Triage (pronounced `tree-ahz'), is
a French word used in the first aid and medical contexts to
indicate the sorting and classification of casualties, and the
establishment of treatment priorities. It usually refers to a
mass casualty situation, such as an earthquake or bus accident.
Even though triage generally applies to large numbers of
casualties, it is also relevant to other first aid situations
involving two or more casualties.
There are
times when members of the public, trained in first aid, have had
to make decisions on the treatment and care of casualties which
normally would have been the responsibility of ambulance
officers or a doctor. This is especially relevant in country
areas where medical aid may be some hours away. A common example
of this circumstance is when a member of the public travelling a
remote country road comes across a motor vehicle accident
involving several casualties.
Unfortunately, to effectively
provide the best treatment for the most needy, some seriously
injured casualties may have to be temporarily ignored.

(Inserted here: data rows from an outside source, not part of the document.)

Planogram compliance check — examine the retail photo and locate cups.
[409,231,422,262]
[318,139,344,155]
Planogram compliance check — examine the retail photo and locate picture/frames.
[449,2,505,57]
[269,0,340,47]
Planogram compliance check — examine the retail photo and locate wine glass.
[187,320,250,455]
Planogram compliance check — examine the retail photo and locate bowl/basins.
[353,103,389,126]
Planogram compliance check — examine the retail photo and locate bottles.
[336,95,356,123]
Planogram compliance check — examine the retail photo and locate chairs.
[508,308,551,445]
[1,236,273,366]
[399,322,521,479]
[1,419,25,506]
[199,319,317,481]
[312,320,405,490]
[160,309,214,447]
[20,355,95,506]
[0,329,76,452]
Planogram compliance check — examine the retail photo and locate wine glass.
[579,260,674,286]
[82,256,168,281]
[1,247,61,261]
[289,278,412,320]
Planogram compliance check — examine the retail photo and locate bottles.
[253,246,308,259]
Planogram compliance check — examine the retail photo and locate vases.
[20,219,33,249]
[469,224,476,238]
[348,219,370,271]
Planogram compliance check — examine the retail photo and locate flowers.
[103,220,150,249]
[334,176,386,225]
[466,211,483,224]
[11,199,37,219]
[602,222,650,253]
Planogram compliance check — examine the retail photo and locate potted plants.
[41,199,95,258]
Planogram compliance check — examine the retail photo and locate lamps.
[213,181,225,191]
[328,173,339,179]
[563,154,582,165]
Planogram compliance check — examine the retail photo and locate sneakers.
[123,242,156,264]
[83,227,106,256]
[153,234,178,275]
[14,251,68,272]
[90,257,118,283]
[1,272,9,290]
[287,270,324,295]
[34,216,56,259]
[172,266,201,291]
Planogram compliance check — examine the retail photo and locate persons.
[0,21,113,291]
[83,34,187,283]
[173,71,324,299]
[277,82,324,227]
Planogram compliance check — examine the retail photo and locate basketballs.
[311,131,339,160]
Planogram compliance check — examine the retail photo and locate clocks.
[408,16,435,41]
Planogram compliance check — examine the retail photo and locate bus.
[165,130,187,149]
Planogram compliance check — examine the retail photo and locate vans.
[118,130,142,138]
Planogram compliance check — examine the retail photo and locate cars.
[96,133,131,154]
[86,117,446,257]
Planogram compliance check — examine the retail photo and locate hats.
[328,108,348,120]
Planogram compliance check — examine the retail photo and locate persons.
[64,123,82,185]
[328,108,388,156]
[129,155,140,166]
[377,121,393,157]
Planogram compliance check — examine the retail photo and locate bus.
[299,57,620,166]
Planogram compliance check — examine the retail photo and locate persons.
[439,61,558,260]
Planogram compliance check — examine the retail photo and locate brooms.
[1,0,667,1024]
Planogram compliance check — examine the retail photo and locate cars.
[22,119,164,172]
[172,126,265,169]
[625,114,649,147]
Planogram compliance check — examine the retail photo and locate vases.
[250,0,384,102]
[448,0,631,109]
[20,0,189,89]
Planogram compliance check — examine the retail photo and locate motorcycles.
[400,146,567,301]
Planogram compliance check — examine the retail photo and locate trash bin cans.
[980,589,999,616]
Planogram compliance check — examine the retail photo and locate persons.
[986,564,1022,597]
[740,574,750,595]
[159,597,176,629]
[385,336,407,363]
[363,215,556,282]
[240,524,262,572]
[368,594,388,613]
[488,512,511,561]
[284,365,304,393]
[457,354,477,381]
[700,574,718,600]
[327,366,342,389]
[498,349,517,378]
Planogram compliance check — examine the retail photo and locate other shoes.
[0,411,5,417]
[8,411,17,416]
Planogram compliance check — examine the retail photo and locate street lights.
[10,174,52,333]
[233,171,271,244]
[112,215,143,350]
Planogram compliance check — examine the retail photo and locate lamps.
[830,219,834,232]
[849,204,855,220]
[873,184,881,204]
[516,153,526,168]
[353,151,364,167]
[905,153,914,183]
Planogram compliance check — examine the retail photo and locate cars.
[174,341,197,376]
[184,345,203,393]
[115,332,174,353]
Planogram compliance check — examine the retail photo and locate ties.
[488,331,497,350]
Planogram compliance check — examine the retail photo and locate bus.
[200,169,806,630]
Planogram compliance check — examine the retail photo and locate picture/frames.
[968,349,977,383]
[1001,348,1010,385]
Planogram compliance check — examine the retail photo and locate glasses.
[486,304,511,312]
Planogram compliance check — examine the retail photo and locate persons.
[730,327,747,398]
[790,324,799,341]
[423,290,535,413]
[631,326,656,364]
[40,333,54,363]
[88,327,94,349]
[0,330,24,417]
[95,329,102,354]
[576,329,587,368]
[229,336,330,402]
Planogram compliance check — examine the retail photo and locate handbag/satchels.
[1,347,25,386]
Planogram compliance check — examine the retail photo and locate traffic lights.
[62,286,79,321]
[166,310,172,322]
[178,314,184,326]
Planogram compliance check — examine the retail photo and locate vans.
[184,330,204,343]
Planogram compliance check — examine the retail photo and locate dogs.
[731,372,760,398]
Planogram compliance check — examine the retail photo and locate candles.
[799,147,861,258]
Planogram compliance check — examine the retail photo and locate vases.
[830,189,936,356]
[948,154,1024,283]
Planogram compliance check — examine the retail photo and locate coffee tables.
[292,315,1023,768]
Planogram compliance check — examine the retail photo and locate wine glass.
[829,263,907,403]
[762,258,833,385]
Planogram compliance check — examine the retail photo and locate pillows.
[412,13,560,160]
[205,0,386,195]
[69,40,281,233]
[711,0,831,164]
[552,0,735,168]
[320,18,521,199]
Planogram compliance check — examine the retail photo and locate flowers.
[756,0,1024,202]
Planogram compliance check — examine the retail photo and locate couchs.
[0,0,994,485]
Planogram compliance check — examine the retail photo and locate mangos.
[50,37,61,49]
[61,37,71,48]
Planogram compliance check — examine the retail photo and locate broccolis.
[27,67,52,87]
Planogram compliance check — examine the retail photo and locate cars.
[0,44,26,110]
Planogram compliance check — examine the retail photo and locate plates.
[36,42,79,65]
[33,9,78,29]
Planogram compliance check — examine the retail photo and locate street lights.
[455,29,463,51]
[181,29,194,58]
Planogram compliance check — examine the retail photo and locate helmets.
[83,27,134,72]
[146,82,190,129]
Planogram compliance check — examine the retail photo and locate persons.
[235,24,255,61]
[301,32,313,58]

Basically, the requirement is for
your limited first aid resources to be given to the casualties
who will survive because of it, and not to those who are likely
to die.
To triage an incident, your
approach has to be objective - who needs treatment to save their
life? Who will really benefit, and who won't? If I treat one
person, will others suffer seriously from lack of attention? To
assume the responsibility for these decisions is an unenviable
position to be in.
DRABC, control of severe bleeding,
treatment for shock, and treatment for burns, are still the
priorities when attending multiple casualties with little, or no
assistance.
Casualties in cardiac arrest are
only given CPR if there are no other seriously injured
casualties requiring life-saving treatment.
If you become concerned with a
casualty in cardiac arrest, you will be fully committed
performing CPR (usually to no avail), at the expense of another
who may be saved by your active intervention.
An unconscious casualty on his
back, a person with severe bleeding, a casualty with a head
injury going into shock - all are high priorities because
without your intervention they may die. A conscious casualty
with a fractured leg is less urgent and can wait until the more
serious casualties are dealt with. A conscious casualty walking
around, complaining of a sore shoulder, for example, is at the
bottom of the triage list.
The most knowledgeable or
experienced person present should undertake triage.